Book Profile
Time Series Forecasting Using Foundation Models
Marco Peixeiro · 2025
A hands-on practitioner's guide to understanding, applying, fine-tuning, and comparing foundation models—from TimeGPT to LLM-based approaches—for time-series forecasting and anomaly detection.
Get the book →Time Series Forecasting Using Foundation Models demystifies the rapidly evolving world of large time models by guiding readers from first principles through real-world deployment. Author Marco Peixeiro, an active developer of TimeGPT at Nixtla, begins by unpacking the transformer architecture from a forecasting lens and then walks readers through building their own tiny foundation model with N-BEATS to viscerally experience concepts like pretraining, transfer learning, and fine-tuning. From there, the book systematically covers every major open and proprietary foundation forecasting model—TimeGPT, Lag-Llama, Chronos, Moirai, and TimesFM—explaining each model's architecture, pretraining corpus, hyperparameters, and optimal use cases before applying it to a consistent weekly store-sales benchmark. The book then ventures into LLM territory, showing how Flan-T5 and Llama-3.2 can be prompted for forecasting and how Time-LLM reprograms LLMs through patch reprogramming and Prompt-as-Prefix. A capstone project ties everything together by racing all methods—including classical SARIMA—against real blog-traffic data and comparing both accuracy and inference latency, leaving readers with a rigorous, reusable model-selection protocol they can apply to any forecasting challenge.
What it argues
A causal framework describing how design levers (model architecture choices, pretraining corpus properties, fine-tuning decisions, input configuration, and prompt engineering) combine with contextual conditions (dataset characteristics, hardware resources) to shape intermediate psychological and behavioral practitioner states, which in turn drive forecasting accuracy and operational outcomes.
Key ideas it contributes
- Pretraining Corpus Diversity — The breadth and heterogeneity of time series data used to pretrain a foundation model, encompassing the number of distinct application domains, the range of temporal sampling frequencies, the total volume of data (tokens or data points), and the variety of observable temporal patterns such as diverse trend shapes, seasonal periods, and noise structures.

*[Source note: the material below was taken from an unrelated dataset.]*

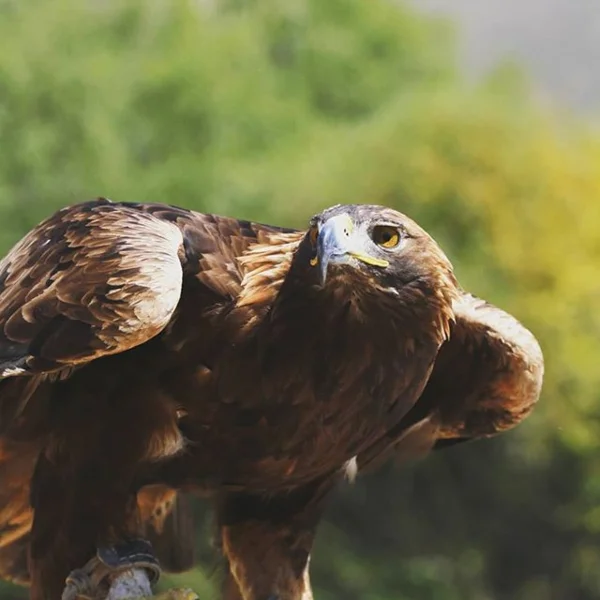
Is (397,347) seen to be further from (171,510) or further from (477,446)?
(477,446)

- Pretraining Horizon Range — The minimum and maximum number of future time steps the model was trained to forecast during pretraining, establishing the practical forecast horizon within which the model's zero-shot and fine-tuned performance is reliable and beyond which accuracy typically degrades.
- Model Architecture Type — The structural design of the model's computational backbone, specifically whether it uses a full encoder-decoder transformer, an encoder-only transformer, a decoder-only transformer, or augmented variants with components such as mixture-of-experts layers or patch-based tokenization. Architecture type determines inference modality, whether output is generated autoregressively or in a single shot, and the model's suitability for probabilistic versus deterministic prediction.
- Model Parameter Count — The total number of trainable parameters in a foundation model, serving as a proxy for model capacity—the model's theoretical ability to represent complex patterns. Larger models can capture more nuanced temporal structures but require more memory, compute, and storage.
- Patching Strategy — The approach used to group consecutive time-series data points into multi-step tokens (patches) before embedding and processing by the transformer backbone, including the patch length, overlap policy, and whether patch length varies based on data frequency. Patching reduces the number of tokens fed to the attention mechanism, lowering computational cost and enabling the model to capture local temporal semantics across grouped time steps.
- Output Distribution Type — The probabilistic mechanism through which the model generates its predictions, ranging from a single deterministic point forecast to a full probability distribution over future values. Richer distributions (mixtures of multiple component distributions) enable more flexible, potentially asymmetric prediction intervals that better represent real-world forecast uncertainty.
- Fine-Tuning Steps / Epochs — The number of gradient update steps (or complete passes over the training data for epoch-based models) applied to adapt a pretrained foundation model to a specific target dataset during fine-tuning, balancing the tradeoff between specialization and overfitting.
- Fine-Tuning Depth — The proportion of the model's parameters that are updated during fine-tuning, ranging from updating only the final output layers (shallow) to updating all layers (deep). Greater depth allows more comprehensive adaptation to the target dataset but risks overfitting and requires more computation per step.